O primeiro Cloverfield: campanha viral de marketing
O primeiro Cloverfield: campanha viral de marketing

E onde estão as conexões, afinal? Bom, se for para mergulhar no incerto e nas confabulações, acho que o mais provável é que o ataque de monstros alienígenas que atingiu Nova York no primeiro filme, em 2008, destruindo a cabeça da Estátua da Liberdade e explodindo a Ponte do Brooklyn, pode ter acontecido ao mesmo tempo, em outro local, no segundo filme, obrigando Howard, Michelle e Emmett a ficarem confinados no bunker. Corre também a hipótese de que Howard seria um dos funcionários da Bold Futura, uma subsidiária da empresa ficcional Tagruato, que faz perfurações em alto-mar e teria causado a aparição do monstro em Cloverfield, de 2008.

Parece tudo meio maluco, certo? A coisa não para por aí. Abrams, e sua produtora Bad Robot, alimentam essa paranoia por pistas e segredos numa eficaz campanha viral de marketing que mobiliza os nerds do mundo todo como se fosse um jogo de caça ao tesouro. O nome disso é ARG (Alternate Reality Game), uma disputa eletrônica na qual os participantes podem mudar o rumo da história. A própria produtora incentiva os fãs do filme a descobrirem mais pistas e desvendarem um universo paralelo, criando sites falsos e personagens fictícios.

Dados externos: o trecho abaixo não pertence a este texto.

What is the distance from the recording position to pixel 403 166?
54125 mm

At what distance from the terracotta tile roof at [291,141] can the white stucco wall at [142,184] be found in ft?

Cloverfield já tinha adotado essa prática em 2008 e, agora, Rua Cloverfield, 10 também segue o mesmo caminho. Por exemplo, no site falso da empresa japonesa Tagruato (clique aqui) um dos funcionários do mês que aparecem na lista é o personagem Howard Stambler (veja aqui), o carrasco (ou salvador?) que deixa Michelle e Emmett confinados no bunker. Se digitarmos a inscrição que está na camisa dele (Radioman70) como uma URL seremos direcionados para um site chamado FunAndPrettyThings, onde há lembranças da filha de Megan, a filha de Howard.

Assim, Abrams consegue um engajamento interminável com seus espectadores, ora entretendo, ora ludibriando seu público.